START READING PASSAGE

There’s some good news on the coronavirus front. We’re not out of the woods, but maybe we’re no longer headed deeper in.

The CDC’s director says we’re “nearing the peak.” Daily death counts, after climbing for some time, seem to have leveled off at around 2,000, though these data are often revised as more deaths are reported. The much-watched University of Washington model says we’re a few days past the peaks of deaths and hospital usage. Estimates of the virus’s “reproductive number” in the U.S. (from the London School of Hygiene & Tropical Medicine) are headed toward one, the magical threshold beneath which the problem starts to decline rather than spreading further.

Nothing much can change immediately, because holding steady isn’t great: It’s a sign that the severe measures we’ve put into effect are controlling the virus, not beating it. In the coming week or two, though, we’ll hopefully see deaths decline and the reproductive number go below one. And that means it’s time to start thinking of the next steps.

END READING PASSAGE
START INFORMATION

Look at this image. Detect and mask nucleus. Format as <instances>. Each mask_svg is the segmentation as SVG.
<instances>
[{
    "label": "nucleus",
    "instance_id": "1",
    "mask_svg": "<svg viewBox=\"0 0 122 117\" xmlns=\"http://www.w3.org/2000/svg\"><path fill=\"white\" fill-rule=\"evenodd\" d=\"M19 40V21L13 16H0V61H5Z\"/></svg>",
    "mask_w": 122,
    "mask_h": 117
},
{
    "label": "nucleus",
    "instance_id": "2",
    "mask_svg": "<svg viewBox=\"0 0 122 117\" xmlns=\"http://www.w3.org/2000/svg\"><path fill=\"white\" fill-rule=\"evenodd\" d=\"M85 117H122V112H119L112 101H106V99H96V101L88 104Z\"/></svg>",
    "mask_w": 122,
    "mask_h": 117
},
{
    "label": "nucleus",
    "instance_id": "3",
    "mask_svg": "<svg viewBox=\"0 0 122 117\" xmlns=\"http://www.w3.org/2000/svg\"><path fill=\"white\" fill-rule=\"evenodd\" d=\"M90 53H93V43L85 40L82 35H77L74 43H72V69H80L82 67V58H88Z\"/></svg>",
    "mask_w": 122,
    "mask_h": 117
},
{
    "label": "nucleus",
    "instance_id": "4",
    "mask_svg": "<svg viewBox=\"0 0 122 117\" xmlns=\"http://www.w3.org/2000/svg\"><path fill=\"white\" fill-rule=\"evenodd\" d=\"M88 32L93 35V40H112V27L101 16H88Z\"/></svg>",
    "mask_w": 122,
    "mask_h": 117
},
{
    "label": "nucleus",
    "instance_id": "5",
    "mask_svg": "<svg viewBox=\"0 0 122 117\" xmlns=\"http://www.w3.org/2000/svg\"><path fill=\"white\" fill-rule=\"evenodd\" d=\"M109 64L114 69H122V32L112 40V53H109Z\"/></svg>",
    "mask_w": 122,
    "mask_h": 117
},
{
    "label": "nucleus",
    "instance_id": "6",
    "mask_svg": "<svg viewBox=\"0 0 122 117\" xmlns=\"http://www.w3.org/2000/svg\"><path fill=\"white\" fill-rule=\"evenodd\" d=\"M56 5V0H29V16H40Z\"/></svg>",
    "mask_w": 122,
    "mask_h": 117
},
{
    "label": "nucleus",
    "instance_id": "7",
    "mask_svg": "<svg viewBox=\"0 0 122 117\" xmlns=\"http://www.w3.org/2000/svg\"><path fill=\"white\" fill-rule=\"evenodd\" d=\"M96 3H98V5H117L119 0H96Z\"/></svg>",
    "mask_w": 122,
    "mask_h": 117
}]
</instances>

END INFORMATION

▸ EXERCISE INSTRUCTIONS
#1 Write out the coronavirus excerpt word for word from "There’s some good" to "than spreading further.".
#2 Answer these questions from the coronavirus excerpt:
(a) At about what daily level have death counts leveled off?
(b) Which institution produced the cited estimates of the U.S. reproductive number?
(c) According to the CDC's director, how close is the country to the peak?
Rely solely on the coronavirus excerpt; disregard the data.

▸ SOLUTIONS BY TASK
#1
There’s some good news on the coronavirus front. We’re not out of the woods, but maybe we’re no longer headed deeper in.

The CDC’s director says we’re “nearing the peak.” Daily death counts, after climbing for some time, seem to have leveled off at around 2,000, though these data are often revised as more deaths are reported. The much-watched University of Washington model says we’re a few days past the peaks of deaths and hospital usage. Estimates of the virus’s “reproductive number” in the U.S. (from the London School of Hygiene & Tropical Medicine) are headed toward one, the magical threshold beneath which the problem starts to decline rather than spreading further.

#2
(a) Around 2,000 deaths per day.
(b) The London School of Hygiene & Tropical Medicine.
(c) The country is "nearing the peak."